Problem requirements: From the line containing "d) Because it" to the line containing "Beberapa ekosistem dataran" in the records below, set down every line exactly as it stands, both ends included, and skip the pictures.

Extracted information:
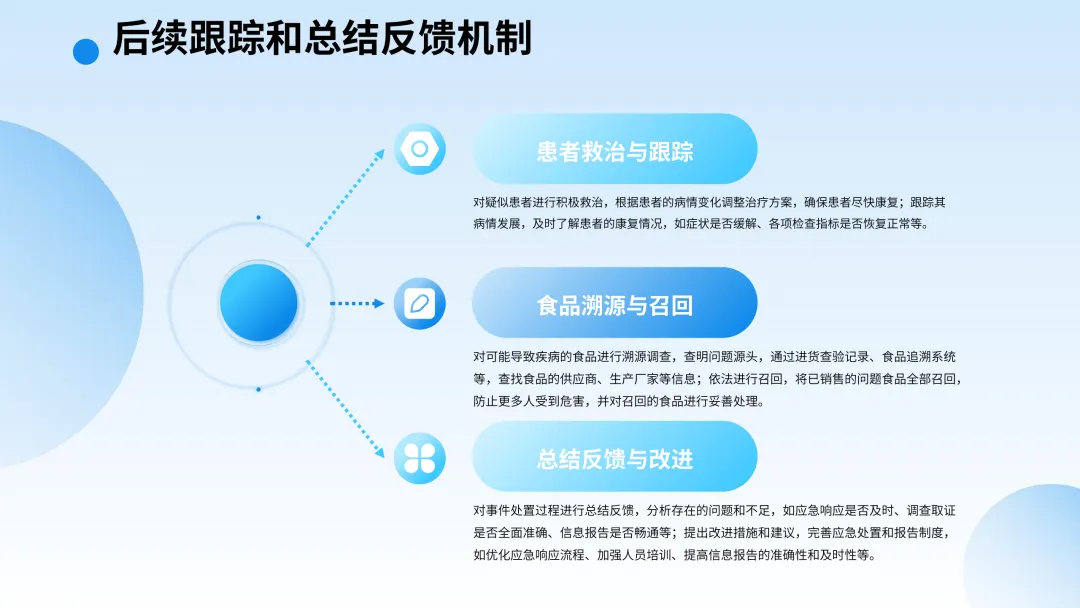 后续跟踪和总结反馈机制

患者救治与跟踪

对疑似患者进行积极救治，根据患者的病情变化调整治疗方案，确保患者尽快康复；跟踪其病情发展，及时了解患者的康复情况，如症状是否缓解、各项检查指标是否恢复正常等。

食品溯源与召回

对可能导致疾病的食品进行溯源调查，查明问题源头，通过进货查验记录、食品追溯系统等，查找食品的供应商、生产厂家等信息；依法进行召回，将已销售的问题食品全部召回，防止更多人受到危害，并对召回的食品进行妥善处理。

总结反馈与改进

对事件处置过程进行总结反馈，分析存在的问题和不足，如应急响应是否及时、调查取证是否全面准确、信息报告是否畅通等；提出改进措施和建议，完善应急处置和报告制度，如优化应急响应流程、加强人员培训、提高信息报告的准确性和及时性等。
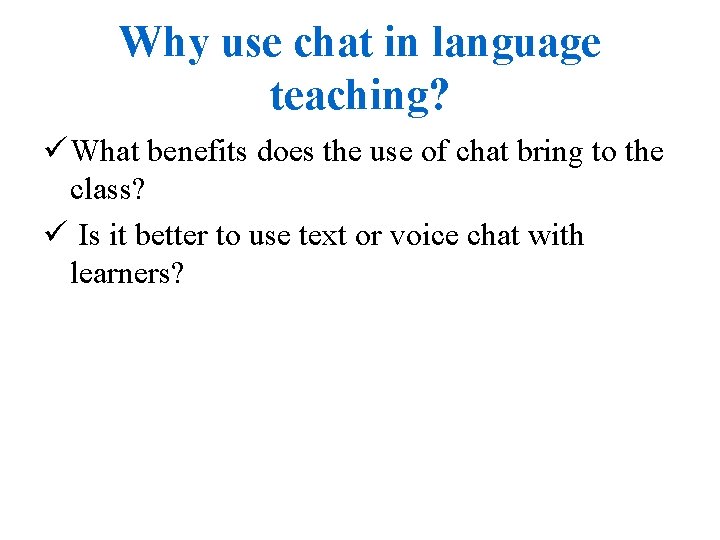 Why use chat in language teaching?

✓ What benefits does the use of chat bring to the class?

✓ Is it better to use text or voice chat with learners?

---

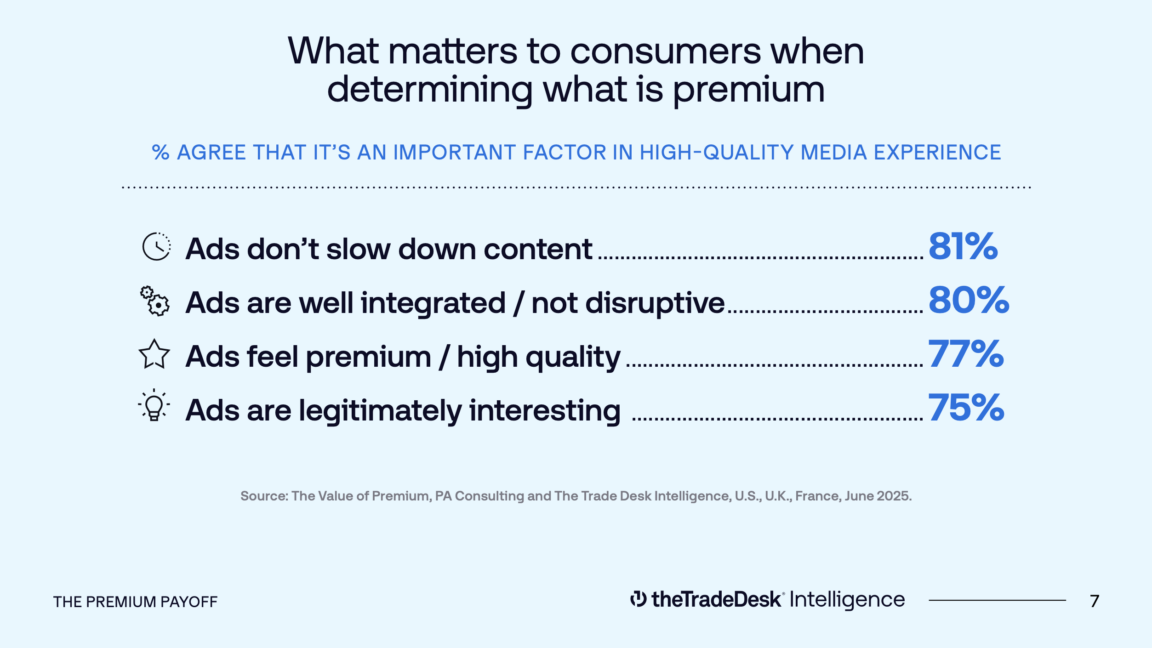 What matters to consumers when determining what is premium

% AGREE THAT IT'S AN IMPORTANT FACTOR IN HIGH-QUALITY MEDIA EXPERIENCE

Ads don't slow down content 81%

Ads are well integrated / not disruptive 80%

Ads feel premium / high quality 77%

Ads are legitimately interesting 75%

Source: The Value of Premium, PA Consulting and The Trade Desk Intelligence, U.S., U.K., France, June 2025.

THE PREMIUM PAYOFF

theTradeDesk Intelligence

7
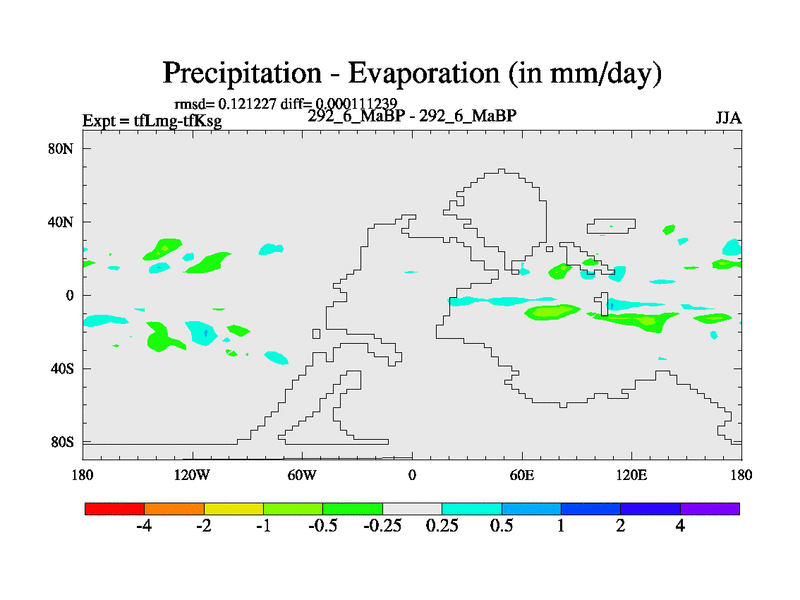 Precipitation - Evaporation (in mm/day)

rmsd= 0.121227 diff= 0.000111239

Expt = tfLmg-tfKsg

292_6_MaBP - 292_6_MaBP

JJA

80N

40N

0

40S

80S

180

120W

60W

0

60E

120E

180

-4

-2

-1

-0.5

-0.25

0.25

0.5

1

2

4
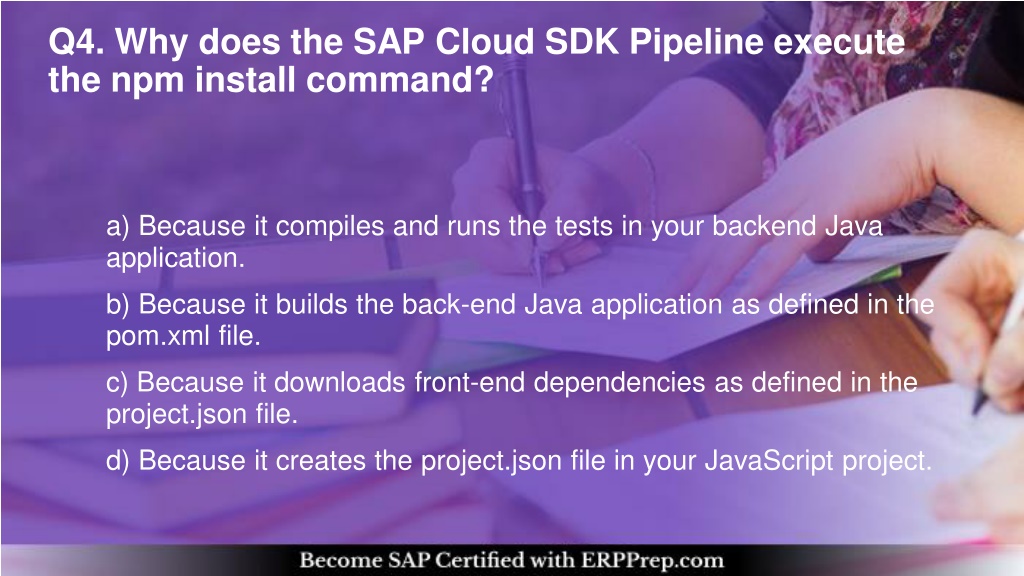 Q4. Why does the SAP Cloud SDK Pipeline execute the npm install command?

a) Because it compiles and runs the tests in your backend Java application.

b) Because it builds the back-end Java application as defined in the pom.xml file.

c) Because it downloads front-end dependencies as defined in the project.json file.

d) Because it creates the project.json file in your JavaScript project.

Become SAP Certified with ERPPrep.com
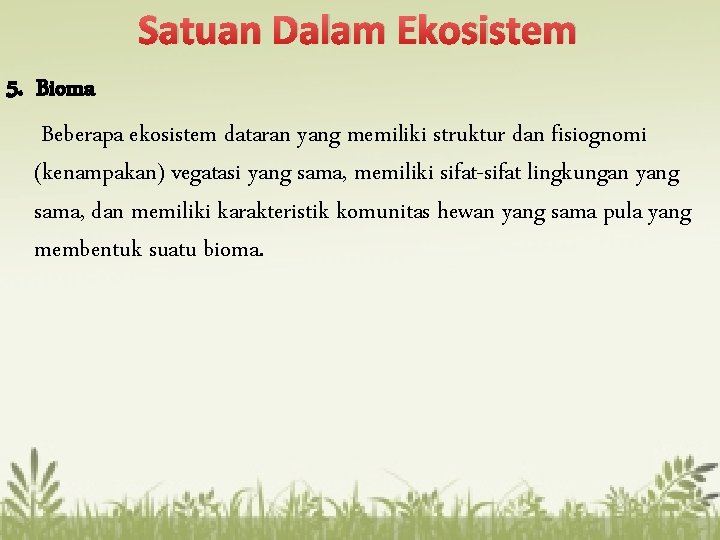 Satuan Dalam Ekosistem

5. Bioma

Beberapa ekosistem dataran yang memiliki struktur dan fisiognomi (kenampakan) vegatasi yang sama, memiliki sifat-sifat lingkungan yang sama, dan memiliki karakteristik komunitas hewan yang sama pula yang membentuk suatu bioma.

Solved problem:
d) Because it creates the project.json file in your JavaScript project.

Become SAP Certified with ERPPrep.com
 Satuan Dalam Ekosistem

5. Bioma

Beberapa ekosistem dataran yang memiliki struktur dan fisiognomi (kenampakan) vegatasi yang sama, memiliki sifat-sifat lingkungan yang sama, dan memiliki karakteristik komunitas hewan yang sama pula yang membentuk suatu bioma.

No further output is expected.